Texto proporcionado:
*****
Los límites de la ciencia

Julio César Londoño
11 de febrero de 2017 - 02:00 a. m.

El poder de la ciencia es pasmoso. Puede hacerle la autopsia a un señor muerto hace 1.000 años, devolverle la vista a un ciego y la voz a un mudo, corregir desde el laboratorio, o desde el vientre, la cardiopatía congénita que tendría un bebé, saber de qué está hecha la estrella Alfa Centauro, provocar lluvias, descubrir entre los murmullos de 7.000 millones de personas la voz del señor K, o clonarlo, repintar el arcoíris, trazar la cronología de los primeros siete milisegundos del Big Bang, escanear el cerebro y acosar la conciencia (lo que sea eso). El mismísimo Jehová debe estar sorprendido.

Pero también tiene límites infranqueables. Hay muchas cosas que la ciencia no puede hacer.

No puede demostrar los axiomas ni los postulados de la matemática. Peor aún, “La maldición de Gödel” predice que nunca se construirá un sistema formal —matemático, lógico ni jurídico— que sea completo y consistente, uno que esté libre al fin de paradojas, de asuntos “indecidibles” y de esas proposiciones epilépticas que son ciertas ahora y falsas un segundo después y otra vez ciertas...

No puede evitar, ay, que la mirada del observador altere el objeto.

No puede emitir juicios éticos ni estéticos. Con todo y su poder, no puede demostrar que Hitler era mala persona, o que Trump será clave en el nuevo desorden mundial. Ni que los velos de mármol de las esculturas de Giovanni Strazza son bellos, ni que las efímeras obras de Doris Salcedo tienen mucha más fuerza que las robustas criaturas de Botero.

También fracasa con las proposiciones metafísicas. No puede refutar afirmaciones tiernas, como esa de que los colombianos somos los más felices de los felices. Ni probar que Dios existe. O que no existe. Lo único claro es que Él insiste.

Tampoco puede controlar ahora las alas de esa mariposa de Borneo que afectará el clima de Cali en marzo.
*****
Entradas de datos:

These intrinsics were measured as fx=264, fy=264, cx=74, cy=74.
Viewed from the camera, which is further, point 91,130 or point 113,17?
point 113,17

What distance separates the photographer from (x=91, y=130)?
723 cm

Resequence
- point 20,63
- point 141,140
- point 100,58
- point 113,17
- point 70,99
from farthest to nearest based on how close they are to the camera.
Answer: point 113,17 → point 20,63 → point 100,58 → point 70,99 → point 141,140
*****
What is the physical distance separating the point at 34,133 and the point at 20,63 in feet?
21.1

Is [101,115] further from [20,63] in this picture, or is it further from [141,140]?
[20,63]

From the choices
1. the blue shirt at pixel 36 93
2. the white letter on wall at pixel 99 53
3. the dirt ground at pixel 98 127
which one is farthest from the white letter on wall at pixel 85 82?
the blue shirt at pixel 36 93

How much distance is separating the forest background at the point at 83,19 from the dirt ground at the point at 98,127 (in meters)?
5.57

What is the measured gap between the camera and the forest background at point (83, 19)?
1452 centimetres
*****
Tareas:
1. Según el texto sobre los límites de la ciencia, ¿qué es lo que la ciencia no puede demostrar en la matemática?
2. Continúa el texto sobre los límites de la ciencia a partir de su última oración.

Resultados del ejercicio:
1. Los axiomas y los postulados de la matemática.

2.
A pesar de estas limitaciones, ¿crecerá siempre la ciencia? ¿Hasta dónde? Nadie lo sabe, ni siquiera yo. Es probable que haya límites a nuestra inteligencia, que seamos incapaces de imaginar universos de más de once dimensiones, o que el cerebro resulte incapaz de entender el funcionamiento del cerebro, o que nos enloquezcan las infinitas excepciones de las reglas. Es probable que el límite sea arbitrario y un tribunal de sabios decida que es mejor no averiguar ciertas cosas.

El escenario más optimista es el de una ciencia que crece y crece sin límite hasta que, un día, lo sabe todo, y los hombres de ciencia tienen que dedicarse a estudiar universos virtuales, geometrías no riemannianas, lógicas absurdas y perspectivas escherianas, o redactar la gramática de la lengua de un mundo imaginario, como cualquier Borges espléndido y ocioso.

Otro escenario es el de la ciencia irónica, que en lugar de expandirse se autolimita, acatando, dócil, las maldiciones de Gödel y Heisenberg. Es una ciencia que se contrae y profundiza, como los dominios de los superespecialistas.

Sea cual sea su futuro, lo deseable es que el científico tenga un peso social acorde con su papel. Ahora sabe mucho y pesa poco, mucho menos que el político, el empresario y el banquero, que lo utilizan a su antojo y hasta adulteran sus conclusiones. Buena parte de la información que circula con el sello de la ciencia, por ejemplo la “literatura médica”, está manipulada por la industria farmacéutica.

Así llegamos al peor escenario: los hacedores de conocimiento están controlados por mercachifles, unos sujetos de horizontes cortos y sueños mezquinos.